# Single Mother



## EmBear92 (Aug 20, 2015)

Hi 

I'm a single mother of a 1.5 year old. I have recently been offered a job in Dubai and was wondering if it is safe for my child and I to move. Or should I not accept the job because it is not safe.
I have *already had my child *


----------



## webmongaz (Feb 2, 2011)

When you say "not safe" what exactly are you worried about? If we know this then we can give better advice.


----------



## Froglet (May 7, 2014)

I find it funny that you say you have a 1.5 year old child and emphasize that you had the child already. What were you expecting us to think initially? That you have a 1.5 year old child, but you didn't 'have' it yet?


----------



## manomegh (Aug 9, 2014)

Dubai is a nice and sage place.

If you are interested in Canada or Australia, getting a job offer is very difficult.


----------



## TallyHo (Aug 21, 2011)

Based on her writing and comprehension skills my guess she won't be making enough money to survive in Dubai. 

Another real estate agent perhaps? Perhaps even with Dev**e



Froglet said:


> I find it funny that you say you have a 1.5 year old child and emphasize that you had the child already. What were you expecting us to think initially? That you have a 1.5 year old child, but you didn't 'have' it yet?


----------



## iggles (Jan 4, 2015)

EmBear92 said:


> Hi
> 
> I'm a single mother of a 1.5 year old. I have recently been offered a job in Dubai and was wondering if it is safe for my child and I to move. Or should I not accept the job because it is not safe.
> I have *already had my child *


to answer your question yes Dubai is safe. Safest country I've ever lived in. 

You should be asking does this salary cover you and your child. 18 months isn't to bad, but you'll need a nanny (maybe) but definitely cover whilst your at work. Further down the line education is very expensive and so is rent.

As I am guessing your 23, your salary wouldn't be more than 10-15kAED a month...is that enough to live on?


----------



## The Rascal (Aug 6, 2014)

iggles said:


> to answer your question yes Dubai is safe. *Safest country I've ever lived in. *
> 
> You should be asking does this salary cover you and your child. 18 months isn't to bad, but you'll need a nanny (maybe) but definitely cover whilst your at work. Further down the line education is very expensive and so is rent.
> 
> As I am guessing your 23, your salary wouldn't be more than 10-15kAED a month...is that enough to live on?


yes but when the only other place is the UK and in particular Coventry, Jeez, even Tozteth would look safe in comparison.

(Welcome back, hope you had a great holiday).


----------



## iggles (Jan 4, 2015)

The Rascal said:


> yes but when the only other place is the UK and in particular Coventry, Jeez, even Tozteth would look safe in comparison.
> 
> (Welcome back, hope you had a great holiday).


Coventry - The City of Dreams. Don't, Don't get me started I am getting all emotional about it. 

Seychelles was perfection  The Russian had ago at me on the plane for not putting a ring on her :heh:


----------



## The Rascal (Aug 6, 2014)

iggles said:


> Coventry - The City of Dreams. Don't, Don't get me started I am getting all emotional about it.

_What this task involves_
Reproduce the part of the forum thread about moving to Dubai with a young child, starting at "## manomegh (Aug" and ending at "survive in Dubai.".

_Dataset excerpt_
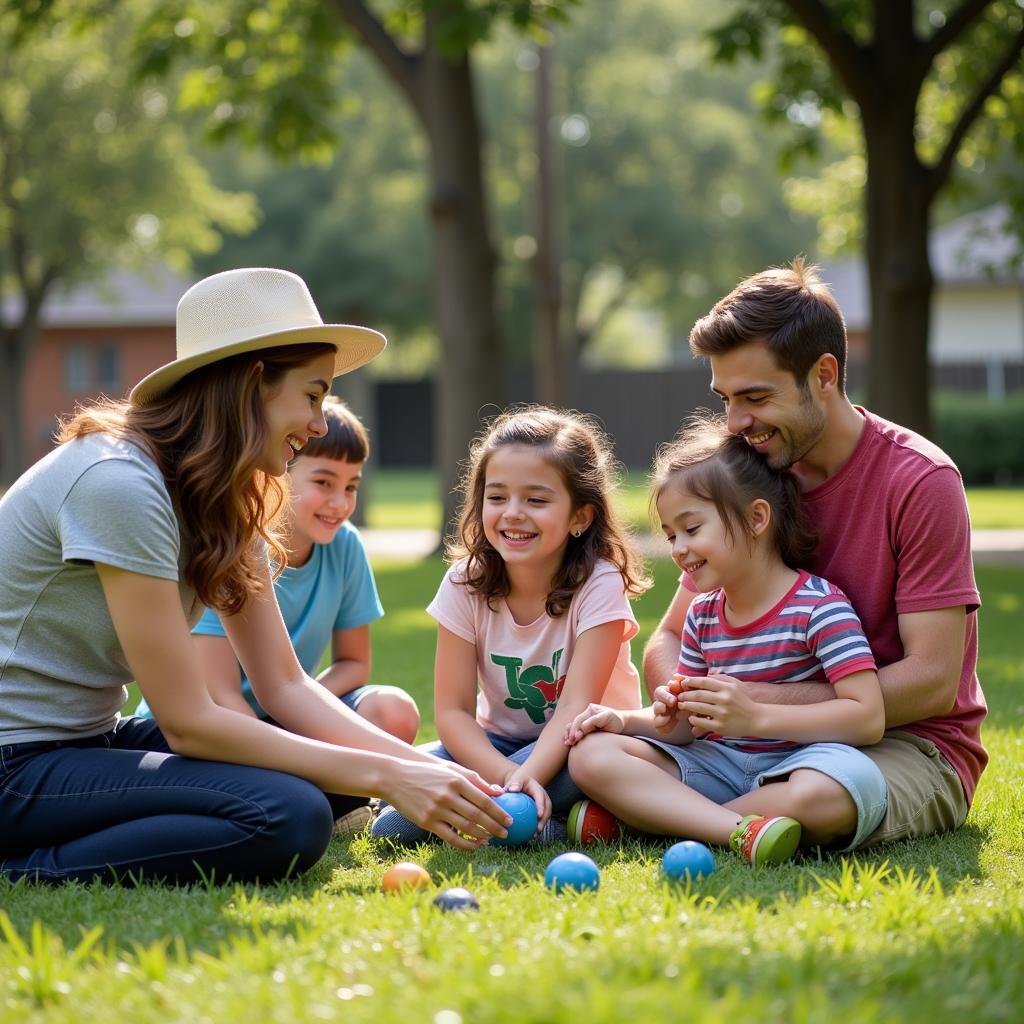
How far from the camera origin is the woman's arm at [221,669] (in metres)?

_Solution_
## manomegh (Aug 9, 2014)

Dubai is a nice and sage place.

If you are interested in Canada or Australia, getting a job offer is very difficult.


----------



## TallyHo (Aug 21, 2011)

Based on her writing and comprehension skills my guess she won't be making enough money to survive in Dubai.